The House yesterday approved the biggest civil defense budget in more than 15 years in one of several actions reflecting intensified concern about Soviet intentions now that arms talks have broken down.

Although critics said during the House debate that increasing the civil defense budget from $90 million to $134.8 million would be "the height of insanity" and "preposterous," the full House went along with its Armed Services Committee and voted the larger amount, $44.8 million more than the Pentagon requested.

The civil defense money was contained in a procurement bill that indicated the majority of the House is willing to support President Carter in holding the line on military spending as long as it does not mean giving an edge to the Soviets in strategic weaponry.

The bill that passed last night on a 347-to-43 vote authorizes $35.9 billion for civil defense, missiles, bombers and ships for the fiscal year beginning Oct. 1, 1977. Other money to finance the Defense Department is contained in separate legislation that is expected to bring the total fiscal 1978 defense budget up to a record $120 billion.

Although the procurement bill is $60.8 million more than Carter requested, it represents House approval of almost the full $2.6 billion cut he recommended after reviewing President Ford's defense budget for fiscal 1978. The debate and voting over the last three legislative days provided the best indication of House sentiment toward national defense since the U.S.-Soviet talks to limit strategic arms reached an impasse last month.

Backers of increasing the civil, defense budget by 50 per cent used the argument that the United States dare not give the Soviet Union any advantage in the strategic equation. Rep. G. William Whitehurst (R-Va.) said it would be "destabilizing for us to do nothing in response to the growing Soviet program."

Whitehurst argued that civil defense shelters could reduce American casualties from a nuclear war "down to 20 million . . . it's criminal to say there's no hope."

Rep.
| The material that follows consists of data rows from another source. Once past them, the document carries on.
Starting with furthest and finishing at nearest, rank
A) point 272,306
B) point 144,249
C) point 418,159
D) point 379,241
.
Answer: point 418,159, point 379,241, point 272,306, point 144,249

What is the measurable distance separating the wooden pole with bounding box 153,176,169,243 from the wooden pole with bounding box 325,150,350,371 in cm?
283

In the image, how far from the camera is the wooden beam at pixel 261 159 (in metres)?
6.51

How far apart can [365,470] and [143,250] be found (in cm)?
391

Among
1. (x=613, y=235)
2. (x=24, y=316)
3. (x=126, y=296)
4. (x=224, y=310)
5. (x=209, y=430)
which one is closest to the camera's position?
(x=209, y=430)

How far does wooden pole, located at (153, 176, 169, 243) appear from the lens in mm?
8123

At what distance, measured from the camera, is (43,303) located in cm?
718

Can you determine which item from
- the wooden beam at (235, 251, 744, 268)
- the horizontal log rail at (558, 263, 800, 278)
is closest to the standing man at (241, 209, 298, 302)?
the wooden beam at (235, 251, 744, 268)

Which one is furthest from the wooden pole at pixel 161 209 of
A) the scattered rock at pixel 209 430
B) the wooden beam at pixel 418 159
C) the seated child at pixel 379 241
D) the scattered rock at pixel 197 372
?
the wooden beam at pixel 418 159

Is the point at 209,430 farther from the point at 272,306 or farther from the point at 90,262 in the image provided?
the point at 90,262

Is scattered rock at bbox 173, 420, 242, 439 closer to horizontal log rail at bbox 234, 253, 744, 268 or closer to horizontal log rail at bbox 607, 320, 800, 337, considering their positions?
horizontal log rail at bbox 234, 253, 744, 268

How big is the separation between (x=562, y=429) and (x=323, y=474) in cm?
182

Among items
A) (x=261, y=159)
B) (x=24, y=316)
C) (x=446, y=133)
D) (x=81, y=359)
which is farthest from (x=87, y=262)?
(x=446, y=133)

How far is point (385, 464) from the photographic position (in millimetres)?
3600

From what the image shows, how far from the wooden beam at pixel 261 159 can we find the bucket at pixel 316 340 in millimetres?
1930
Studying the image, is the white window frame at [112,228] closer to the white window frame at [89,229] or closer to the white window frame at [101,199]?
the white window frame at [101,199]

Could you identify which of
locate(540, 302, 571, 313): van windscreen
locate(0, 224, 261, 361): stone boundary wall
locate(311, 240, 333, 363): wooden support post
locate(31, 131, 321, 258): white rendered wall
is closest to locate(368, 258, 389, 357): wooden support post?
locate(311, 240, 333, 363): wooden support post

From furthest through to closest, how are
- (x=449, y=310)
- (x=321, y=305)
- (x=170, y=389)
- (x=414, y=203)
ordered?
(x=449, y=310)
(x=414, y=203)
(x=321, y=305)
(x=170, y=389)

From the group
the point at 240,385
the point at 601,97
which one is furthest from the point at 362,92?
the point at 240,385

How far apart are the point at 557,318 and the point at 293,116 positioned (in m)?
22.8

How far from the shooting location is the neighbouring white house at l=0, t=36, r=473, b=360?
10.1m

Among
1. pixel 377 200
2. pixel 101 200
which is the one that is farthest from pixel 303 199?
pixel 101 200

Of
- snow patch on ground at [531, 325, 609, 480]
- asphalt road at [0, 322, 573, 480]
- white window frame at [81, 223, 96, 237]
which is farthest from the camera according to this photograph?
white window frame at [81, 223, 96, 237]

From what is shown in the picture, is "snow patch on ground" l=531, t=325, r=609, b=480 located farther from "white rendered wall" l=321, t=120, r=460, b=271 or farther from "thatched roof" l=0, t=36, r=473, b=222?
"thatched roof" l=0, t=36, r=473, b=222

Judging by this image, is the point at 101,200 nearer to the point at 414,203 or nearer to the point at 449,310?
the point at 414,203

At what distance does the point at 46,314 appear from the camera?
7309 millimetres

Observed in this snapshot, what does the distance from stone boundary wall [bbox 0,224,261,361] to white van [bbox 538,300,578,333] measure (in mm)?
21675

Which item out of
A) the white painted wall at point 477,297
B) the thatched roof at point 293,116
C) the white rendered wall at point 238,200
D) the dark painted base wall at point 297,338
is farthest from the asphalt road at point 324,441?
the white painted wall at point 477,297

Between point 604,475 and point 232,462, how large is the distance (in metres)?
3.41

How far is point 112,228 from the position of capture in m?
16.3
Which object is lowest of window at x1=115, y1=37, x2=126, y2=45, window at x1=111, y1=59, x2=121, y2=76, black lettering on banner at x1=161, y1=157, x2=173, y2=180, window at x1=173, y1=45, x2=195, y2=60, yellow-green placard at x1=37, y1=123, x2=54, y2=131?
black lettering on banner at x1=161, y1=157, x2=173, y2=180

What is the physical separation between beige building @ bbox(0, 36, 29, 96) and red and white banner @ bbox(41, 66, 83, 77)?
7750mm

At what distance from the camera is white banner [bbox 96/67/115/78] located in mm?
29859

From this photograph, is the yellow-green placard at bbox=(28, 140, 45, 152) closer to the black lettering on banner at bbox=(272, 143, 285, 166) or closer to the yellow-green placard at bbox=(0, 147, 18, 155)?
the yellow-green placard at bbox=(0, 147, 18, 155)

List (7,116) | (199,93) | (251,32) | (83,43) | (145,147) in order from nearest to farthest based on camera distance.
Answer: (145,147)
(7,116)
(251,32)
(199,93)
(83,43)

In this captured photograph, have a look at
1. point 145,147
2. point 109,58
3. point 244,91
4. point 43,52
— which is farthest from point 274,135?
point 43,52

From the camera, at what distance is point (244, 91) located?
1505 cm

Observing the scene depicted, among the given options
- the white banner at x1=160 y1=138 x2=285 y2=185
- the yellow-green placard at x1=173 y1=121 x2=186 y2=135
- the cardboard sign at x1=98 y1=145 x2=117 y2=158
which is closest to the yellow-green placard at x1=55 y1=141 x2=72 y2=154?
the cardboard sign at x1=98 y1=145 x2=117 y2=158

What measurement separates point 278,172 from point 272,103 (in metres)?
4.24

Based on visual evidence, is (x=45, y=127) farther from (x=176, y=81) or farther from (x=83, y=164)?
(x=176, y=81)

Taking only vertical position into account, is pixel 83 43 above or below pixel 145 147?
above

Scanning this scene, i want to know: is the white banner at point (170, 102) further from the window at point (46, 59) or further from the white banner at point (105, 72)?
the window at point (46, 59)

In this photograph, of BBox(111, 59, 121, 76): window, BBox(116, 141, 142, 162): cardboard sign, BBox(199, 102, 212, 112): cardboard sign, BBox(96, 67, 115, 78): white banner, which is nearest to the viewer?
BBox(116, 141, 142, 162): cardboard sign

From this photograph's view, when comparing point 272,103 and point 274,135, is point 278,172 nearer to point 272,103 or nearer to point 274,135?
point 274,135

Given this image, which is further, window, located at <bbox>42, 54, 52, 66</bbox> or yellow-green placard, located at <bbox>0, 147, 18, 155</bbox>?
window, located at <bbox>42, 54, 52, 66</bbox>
Robert K. Dornan (R-Calif.) contended that the Soviet leaders could use civil defense as American Presidents use B-52s in times of crisis to issue warnings. The Soviets, Dornan said, could start evacuating people from the cities as part of their well-planned civil defense program. "How are we going to respond to that?"

Rep. Ronald V. Dellums (D-Calif.) said he could not believe what he was hearing and declared that spending any money on civil defense would be "a waste, ludicrous, insane. It makes me feel I'm sitting on the floor of the House in a dream. It's the height of insanity," said Dellums, given the country's "other human problems."

Rep. Thomas J. Downey (D-N.Y.), a member of the House Armed Services Committee, agreed with Dellums and said that no civil defense program would be effective if nuclear war should come.

The $134.8 million the House authorized for improved civil defense - if Congress ends up actually appropriating the money - would be the largest amount budgeted for that effort since fiscal 1962 when $207.6 million was appropriated.Yesterday's action indicated a marked change in the congressional mood. By contrast, in 1951 when President Truman requested $403 million for civil defense, Congress cut the figure to $31.8 million.

More recent efforts to expand the U.S. civil defense program have failed partly because of the national decision to forgo an active defense against missiles, the anti-ballistic-missile program. Lawmakers found they could not win support for a passive shelter program when national leaders had decided against any active missile protection.

Dellums expressed similar dismay on Friday about going ahead with the Air Force MX intercontinental ballistic missile and offered an amendment to cut the money for its development. But, again reflecting the militant mood, the House voted down the amendment, 87 to 11.

Although there is significant opposition to putting the B-1 bomber into production, House opponents of the plane said yesterday they did not want to test their strength in the House at this time. They said that some members who ordinarily would vote against producing the B-1 would refuse to act before Carter has made his own decision.

During his election campaign Carter said producing the B-1 would be "wasteful." He is now considering whether to cancel the bomber program, and his decision is expected this summer.

One sign that the House is willing to revise expensive military programs outside the strategic area came when a surprising number of lawmakers (though still a minority) voted to reduce military pensions, which cost the Pentagon $9 billion this year.